The way price responded to the more-hawkish-than-anticipated December FOMC minutes resembled something from a Quentin Tarantino movie – “Kill [Dollar] Bill” perhaps. However, in truth markets probably should not have been surprised by the Fed’s discussion in the minutes. As we (and others) have noted for some time, the Fed has been materially “behind-the-curve” judged by the level of real rates, the Taylor Rule or actual and anticipated inflation. Moreover, the Fed had already commenced a taper of the QE program at twice the speed of the previous cycle, with policy rates set to rise 3-4 times this year and next.

What appeared to spook long duration “hopes-and-dreams” growth stocks most was the discussion on balance sheet run-off or Quantitative Tightening (“QT”). From our perch, that fear is warranted. As we noted in December, the Wu-Xia Shadow Fed Funds Rate, which is an estimate of the policy rate taking into account the impact of QE, was -1.8%. Therefore, reversing this impact is equivalent to ~7 rate hikes before the Fed even hikes the funds rate. In that context, the policy normalisation is potentially a non-trivial reversal of financial conditions and liquidity, especially given the starting point. For markets, it suggests that volatility is under-priced.

The recent shift in beliefs on rates has also likely been reinforced by positive re-opening expectations and the early labour market data for December that was well above expectations. The correction in expensive growth equity has also probably been a function of self-reinforced capitulation in still crowded positions. Even after this correction, our short basket of non-profitable technology stocks still trades at 10 times sales and remains vulnerable if expectations of rate hikes, tightening financial conditions and liquidity withdrawal persists. On the positive side, as we have often noted recently, the real damage from higher rates tends to occur later in the cycle when policy properly tightens and inverts the yield curve.

While nominal rates have surged since the start of the year, it has mostly been a product of rising real rates, not inflation expectations. Interestingly, there has also been a rise in terminal (neutral) policy rate expectations, with the 16th Eurodollar contract trading near its highest implied yield since early April (chart 1). Of course, real rates remain exceptionally low (negative) and terminal rates are still consistent with “more now equals less later” or a modest tightening cycle overall for the official policy rate.

From our perch, the ISM manufacturing data was also interesting earlier this week.

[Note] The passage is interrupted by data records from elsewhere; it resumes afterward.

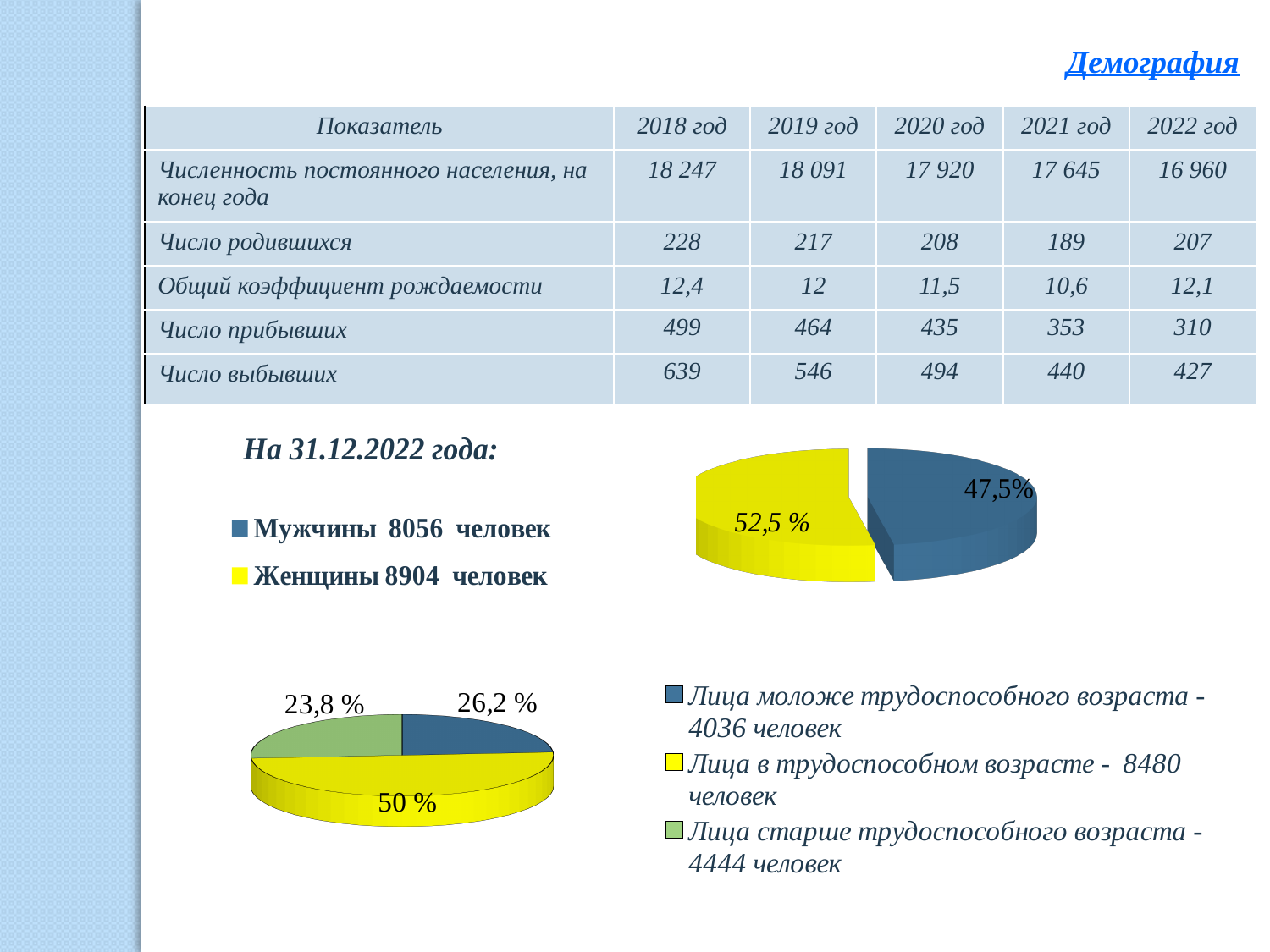
In the upper pie chart, what share of the population is shown for Мужчины? 47,5% In the upper pie chart, which group is larger, Мужчины or Женщины? Женщины In the upper pie chart, how many slices are there? 2 In the lower pie chart, how many people does the legend give for Лица моложе трудоспособного возраста? 4036 человек In the lower pie chart, what share is shown for Лица старше трудоспособного возраста? 23,8 % In the lower pie chart, what share is shown for Лица в трудоспособном возрасте? 50 % In the upper pie chart, how many people does the legend give for Мужчины? 8056 человек In the lower pie chart, which category has the smallest slice? Лица старше трудоспособного возраста In the lower pie chart, which category has the largest slice? Лица в трудоспособном возрасте In the lower pie chart, what colour is the slice for Лица старше трудоспособного возраста? green What kind of chart is the upper chart on the slide (next to 'На 31.12.2022 года')? pie chart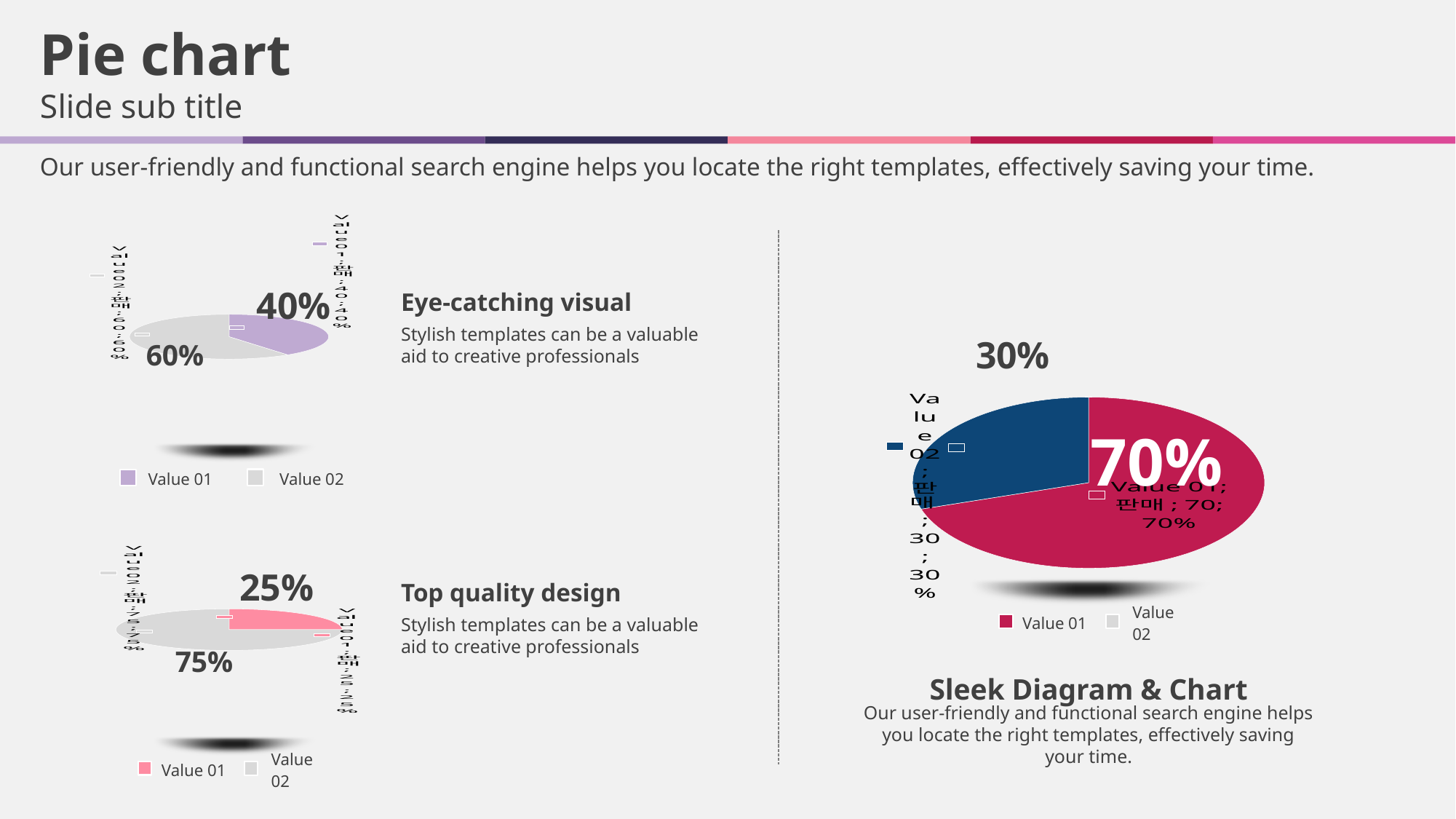
In the bottom-left pie chart, which category has the smaller share? Value 01 In the top-left pie chart, what is the value for Value 02? 60% In the top-left pie chart, which category has the larger share? Value 02 In the pie chart on the right, is Value 01 or Value 02 larger? Value 01 In the bottom-left pie chart, what is the value for Value 02? 75% In the bottom-left pie chart, what is the value for Value 01? 25% In the pie chart on the right, what is the value for Value 02? 30% How many entries does the legend of the pie chart on the right list? 2 In the top-left pie chart, what is the difference between Value 02 and Value 01? 20% In the pie chart on the right, what is the value for Value 01? 70% In the top-left pie chart, what is the value for Value 01? 40% In the bottom-left pie chart, what is the difference between Value 02 and Value 01? 50%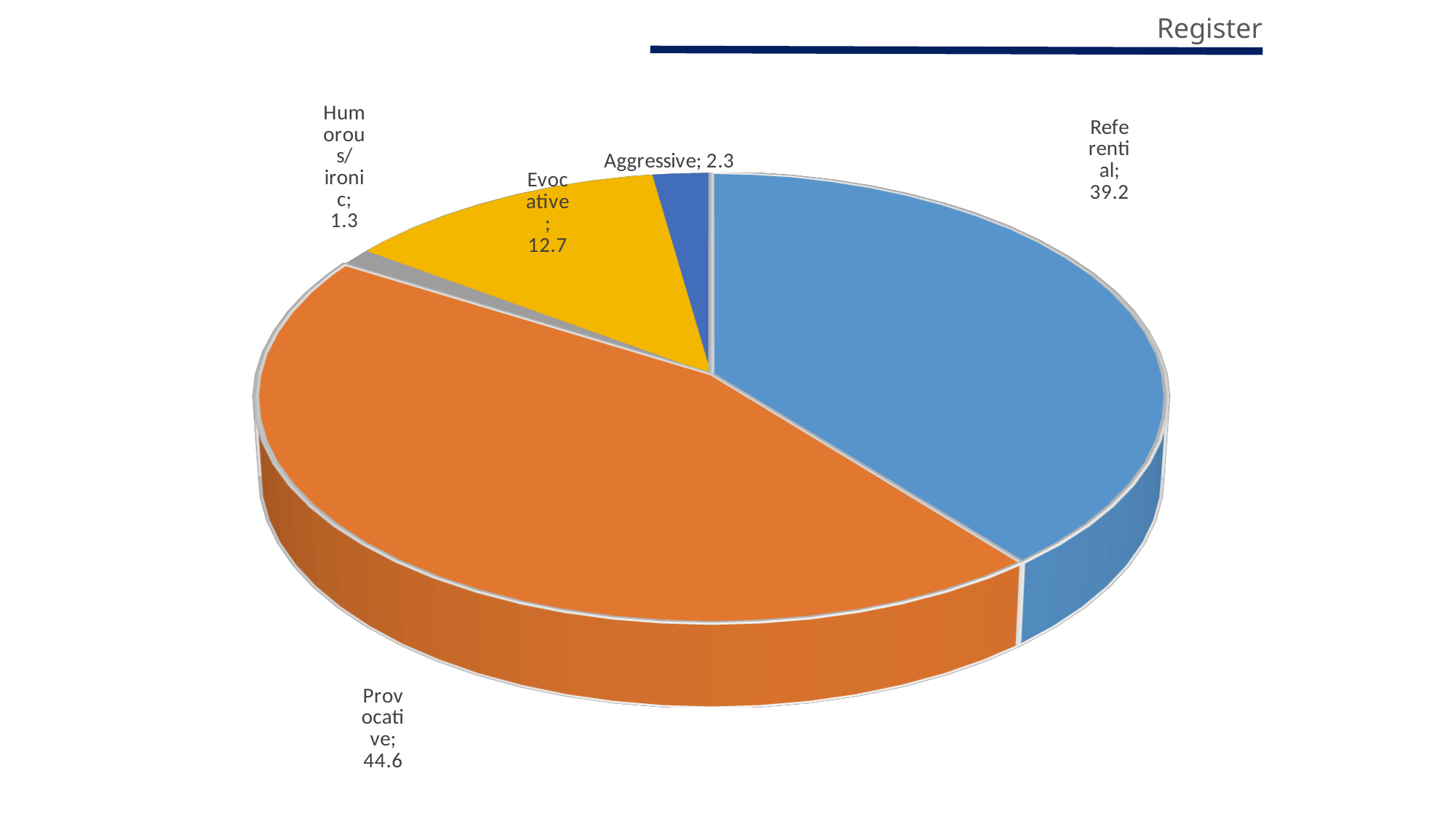
What is the value for the Referential slice? 39.2 Which is larger, the Evocative value or the Aggressive value? Evocative How many slices does the pie chart have? 5 Which category has the largest slice of the pie? Provocative What is the value for the Evocative slice? 12.7 Which category has the smallest slice of the pie? Humorous/ironic What is the title of the chart? Register What is the value for the Humorous/ironic slice? 1.3 What is the value for the Aggressive slice? 2.3 What type of chart is shown on the slide? pie chart What is the value for the Provocative slice? 44.6 What is the difference between the Provocative and Referential values? 5.4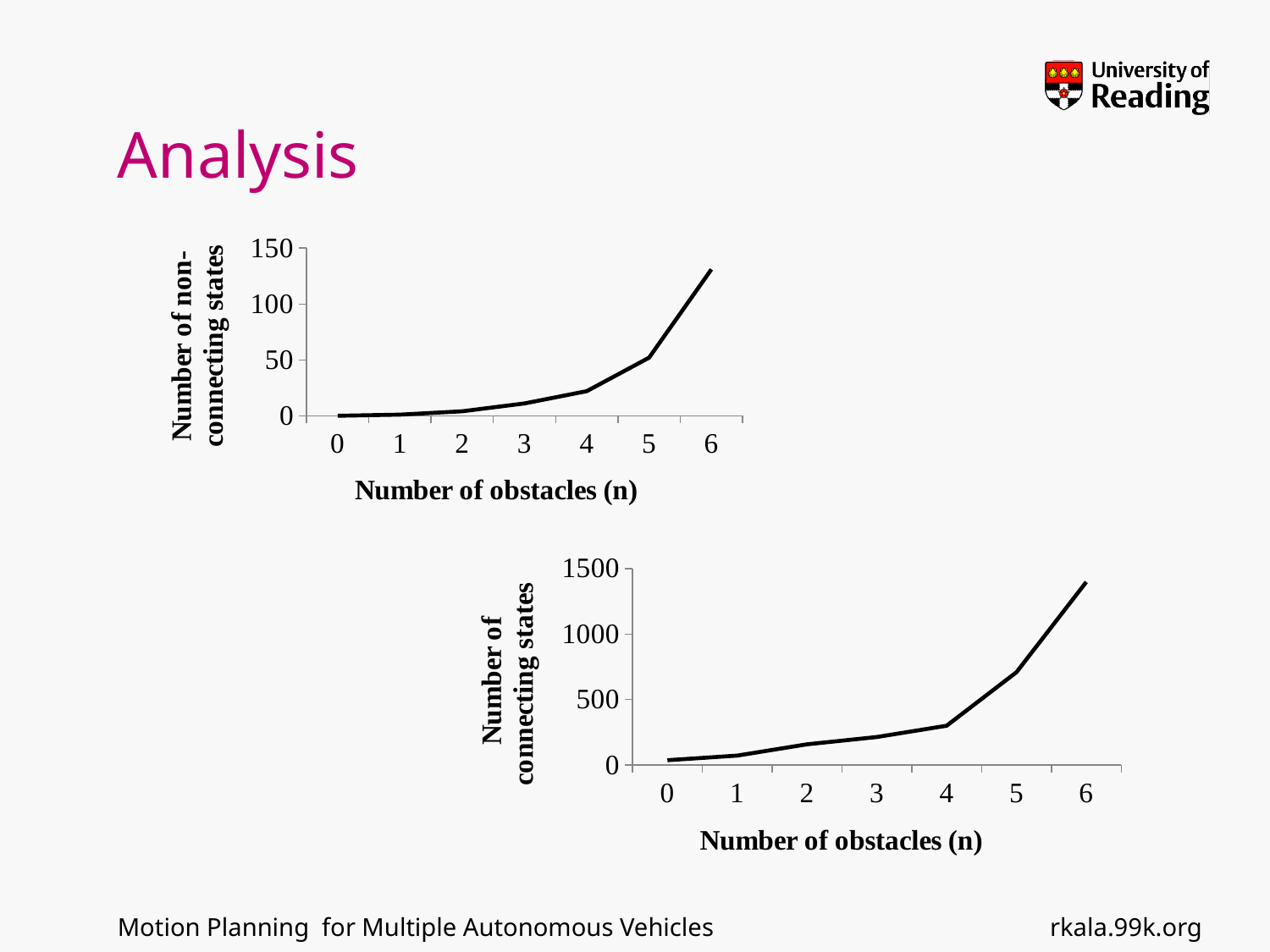
What kind of chart is the bottom chart, with y-axis 'Number of connecting states'? line chart In the bottom chart (connecting states), how many x-axis categories are shown? 7 In the bottom chart (connecting states), do the values rise or fall as the number of obstacles increases? rise In the bottom chart (connecting states), at which number of obstacles is the value lowest? 0 What is the x-axis label of the top chart? Number of obstacles (n) In the top chart (non-connecting states), is the value at 6 obstacles greater or less than 100? greater In the top chart (non-connecting states), at which number of obstacles is the value highest? 6 In the top chart (non-connecting states), do the values rise or fall as the number of obstacles increases? rise In the bottom chart (connecting states), is the value at 4 obstacles greater or less than 500? less In the bottom chart (connecting states), is the value at 6 obstacles greater or less than 1000? greater In the top chart (non-connecting states), how many x-axis categories are shown? 7 What kind of chart is the top chart, with y-axis 'Number of non-connecting states'? line chart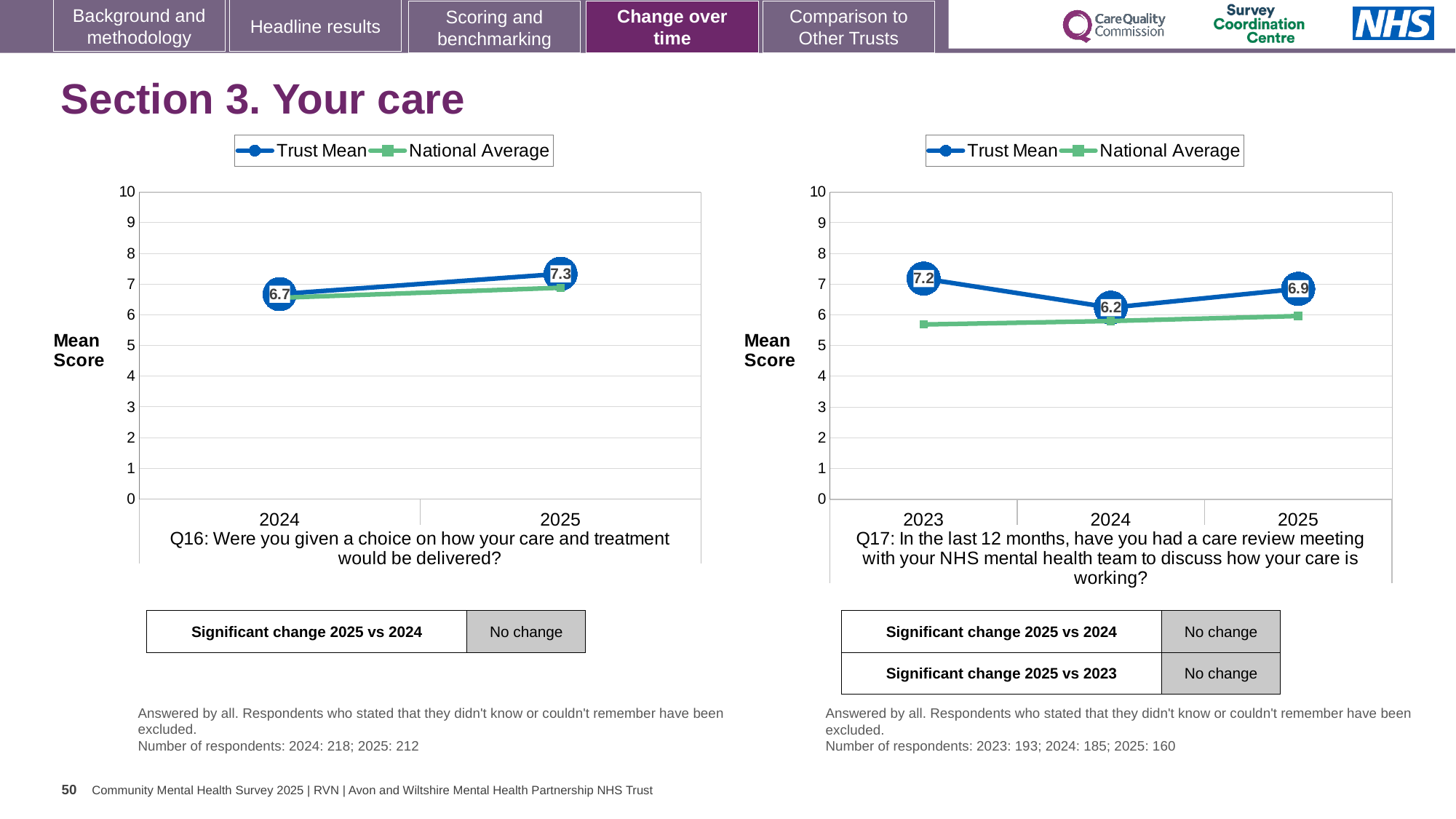
In the Q17 chart on the right, which year has the highest Trust Mean? 2023 In the Q17 chart on the right, which year has the lowest Trust Mean? 2024 In the Q17 chart on the right, is the National Average for 2023 greater or less than 6? less In the Q16 chart on the left, does the Trust Mean rise or fall from 2024 to 2025? rise In the Q17 chart on the right, what is the difference between the Trust Mean in 2023 and in 2024? 1.0 In the Q17 chart on the right, what is the Trust Mean for 2024? 6.2 In the Q17 chart on the right, what is the Trust Mean for 2023? 7.2 In the Q16 chart on the left, by how much did the Trust Mean change from 2024 to 2025? 0.6 In the Q16 chart on the left, what is the Trust Mean for 2025? 7.3 In the Q16 chart on the left, what is the Trust Mean for 2024? 6.7 How many series does the legend of the Q16 chart on the left list? 2 How many years are plotted on the x axis of the Q17 chart on the right? 3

Notwithstanding the point above on strength in the labour market and re-opening, ISM new orders, prices paid and supplier deliveries suggest that macro momentum will likely start to decelerate over the coming months. In turn that would be consistent with a moderation in earnings revisions and might set up a challenging combination of; liquidity withdrawal, decelerating growth and expensive valuations in equities. On the positive side, it might suggest that the maximum point of fear on Fed normalisation might occur by the end of Q1, 2022. The good news for this region is that policy (Chinese liquidity and credit) had already tightened last year and we might be close to the maximum point of US dollar strength. However, our sense is that quality; strong free cash flow, inexpensive and under-levered companies are likely to be rewarded through this phase. We would also note that it is probably too early in the calendar year to extrapolate trends or beliefs.